**EXTRAIT DU DOCUMENT**
....................
Le fossé entre les ambitions et les promesses des politiques étrangères féministes et leur mise en œuvre actuelle demeure important. Pour combler ce fossé, il faut un engagement politique soutenu et audacieux, un alignement stratégique et des ressources appropriées. Pour qu’une telle politique réalise son potentiel transformateur, elle doit dépasser les gestes symboliques et contribuer réellement à la refonte des normes et des pratiques. Elle doit être une véritable transformation de la manière dont les États exercent le pouvoir. Elle doit s’ancrer dans les piliers essentiels que sont l’agenda Femmes, Paix et Sécurité (FPS) et les droits et la santé sexuels et reproductifs (DSSR), et aller au-delà, afin de s’attaquer aux causes profondes et interdépendantes des inégalités. Il ne peut y avoir de véritable politiques étrangères féministes sans autonomie corporelle, et pas d’autonomie corporelle sans justice climatique, justice économique, justice sociale, justice pour les personnes handicapées, éducation et absence de violence pour toutes les femmes, filles et adolescentes, dans toute leur diversité, ainsi que pour les personnes LGBTQIA+. Pour passer des discours à la réalité, nous exigeons une action urgente dans les domaines suivants :
Les principes féministes sont une base universelle et indivisible pour l’élaboration des politiques. Ils ne doivent pas être appliqués de manière sélective ni considérés comme facultatifs. Pour rester crédibles et efficaces, les politiques étrangères féministes doivent dépasser les engagements superficiels et contribuer de manière substantielle à la transformation des systèmes mondiaux et des structures de pouvoir, en s’engageant véritablement en faveur de l’égalité des genres et des droits fondamentaux des femmes.
....................
**MATÉRIEL FOURNI**
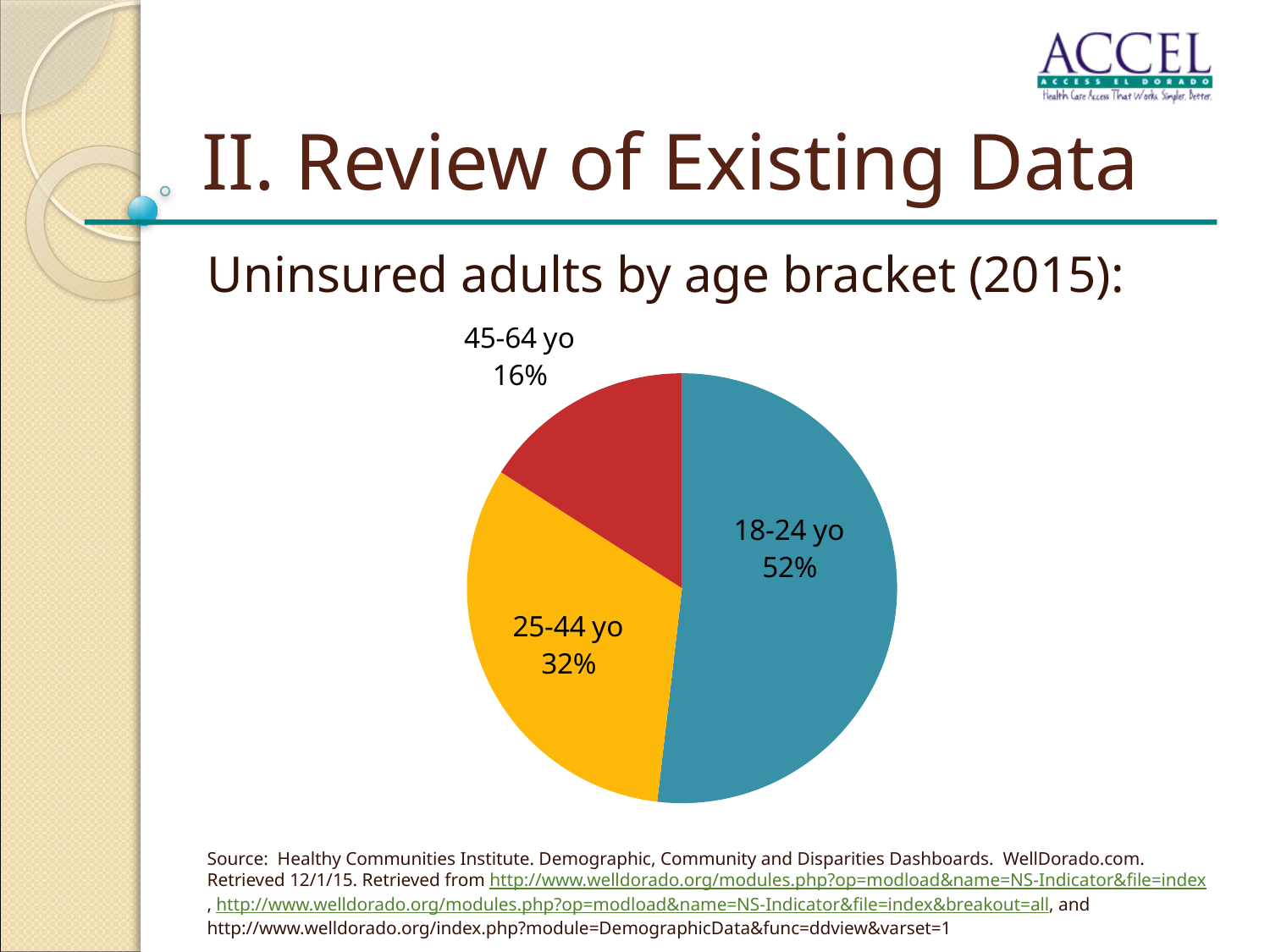
What kind of chart is shown on the slide? pie chart What is the title of the pie chart? Uninsured adults by age bracket (2015): What share of uninsured adults is in the 25-44 yo age bracket? 32% What colour is the 18-24 yo slice? blue How many age brackets are shown in the pie chart? 3 Which is larger, the share for 25-44 yo or the share for 45-64 yo? 25-44 yo Which age bracket has the smallest share of uninsured adults? 45-64 yo Which age bracket has the largest share of uninsured adults? 18-24 yo What share of uninsured adults is in the 18-24 yo age bracket? 52% What is the difference in percentage points between the 25-44 yo and 45-64 yo slices? 16 What share of uninsured adults is in the 45-64 yo age bracket? 16% What is the difference in percentage points between the 18-24 yo and 25-44 yo slices? 20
....................
**ÉNONCÉ 1**
Les affirmations suivantes concordent-elles avec l’extrait sur les politiques étrangères féministes ? Répondez par oui ou non pour chacune, en citant mot pour mot le passage qui tranche. (a) Le fossé entre les ambitions de ces politiques et leur mise en œuvre est aujourd’hui comblé. (b) Les principes féministes peuvent être appliqués de manière sélective. (c) Ces politiques doivent s’appuyer sur l’agenda Femmes, Paix et Sécurité et sur les droits et la santé sexuels et reproductifs.
**ÉNONCÉ 2**
Poursuivez, s’il vous plaît, l’extrait sur les politiques étrangères féministes après sa dernière phrase.
Le matériel fourni n’a aucun lien avec l’extrait.

**RÉPONSE RÉDIGÉE 1**
(a) Non : « Le fossé entre les ambitions et les promesses des politiques étrangères féministes et leur mise en œuvre actuelle demeure important. »
(b) Non : « Ils ne doivent pas être appliqués de manière sélective ni considérés comme facultatifs. »
(c) Oui : « Elle doit s’ancrer dans les piliers essentiels que sont l’agenda Femmes, Paix et Sécurité (FPS) et les droits et la santé sexuels et reproductifs (DSSR) »

**RÉPONSE RÉDIGÉE 2**
Nous appelons à la mise en place de politiques étrangères féministes fondées sur les droits humains, l’antiracisme et l’intersectionnalité. Elles doivent explicitement viser à démanteler les systèmes imbriqués du patriarcat, du colonialisme, du capitalisme, du validisme, du classisme et du racisme qui perpétuent les inégalités mondiales.
Nous dénonçons l’hypocrisie des doubles standards. Les États ne peuvent prétendre défendre le féminisme à l’international tout en adoptant des politiques frontalières racistes et violentes, en promouvant des modèles économiques extractivistes ou en réduisant les dépenses sociales, y compris en démantelant les services publics dans leur propre pays. Une politique étrangère féministe ne peut condamner les violations des droits humains dans un pays tout en armant ou en soutenant les responsables de ces violations dans un autre.
Nous exigeons un changement de l’ordre économique mondial. Les femmes et les filles contribuent à hauteur d’au moins 10,8 trillions de dollars par an à l’économie mondiale par leur travail domestique et de soins non rémunéré (Oxfam, 2020). Une véritable politique étrangère féministe doit défendre la justice de la dette, les réparations climatiques et la décolonisation de l’aide et du commerce. Elle doit promouvoir une économie mondiale du soin et des politiques fiscales au service des communautés, non des entreprises.
Nous appelons à renverser les approches militarisées de la diplomatie, de la sécurité et de la paix, à réduire l’influence de l’industrie de l’armement et à investir plutôt dans des approches non violentes, démilitarisées et fondées sur les droits humains, qui favorisent un dialogue créatif et inclusif centré sur les voix des femmes, des jeunes et des communautés marginalisées.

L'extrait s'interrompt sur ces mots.